Jusqu’ici, les intelligences artificielles comme ChatGPT ont été créées en Occident et pensées pour ceux qui écrivent bien le français. Au Togo, l’équipe de Strive AI a décidé d’apporter une vraie solution locale en lançant la toute première version de Yawo AI. Ce n’est pas un simple traducteur : c’est une IA avec 1,5 milliard de paramètres qui comprend, réfléchit et s’exprime directement en éwé. Elle connaît nos proverbes, notre culture et notre façon de parler. Et en plus, cet outil sera bientôt gratuit et accessible à tous (Open Source), ce qui permet de garder nos données chez nous.

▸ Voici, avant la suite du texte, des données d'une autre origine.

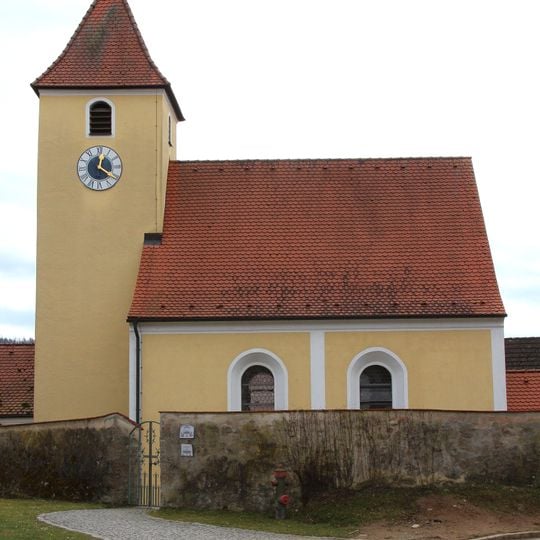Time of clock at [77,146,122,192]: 12:20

Le constat d’un blocage culturel avant l’idée d’un modèle pensé sur mesure pour le Togo
Avant que Yawo AI ne voie le jour, le problème était clair pour son concepteur : les outils technologiques importés imposent une vision du monde qui ne correspond ni aux structures de pensée locales, ni à la richesse des échanges en Afrique de l’Ouest. En observant que les citoyens devaient sans cesse déformer leurs idées pour les adapter à une logique occidentale, l’initiative portée par Strive AI est née d’un besoin de justice numérique.
L’ambition de son créateur n’était pas de concevoir une simple application de plus, mais de prouver qu’un développeur togolais pouvait bâtir de toutes pièces un modèle capable de préserver l’identité linguistique tout en répondant aux enjeux réels de sa communauté.
Un outil pratique pour faire ses démarches sans bloquer sur la langue
Dans la vie de tous les jours, ne pas lire ou écrire le français est un vrai problème quand il faut aller à l’hôpital, à la banque ou dans un bureau de l’administration. Souvent, il faut chercher quelqu’un pour traduire ou expliquer. Avec Yawo AI, cette barrière disparaît. Comme l’outil comprend directement le parler local, n’importe quel citoyen peut poser ses questions, comprendre un document ou faire une démarche administrative en toute autonomie, sans dépendre de personne.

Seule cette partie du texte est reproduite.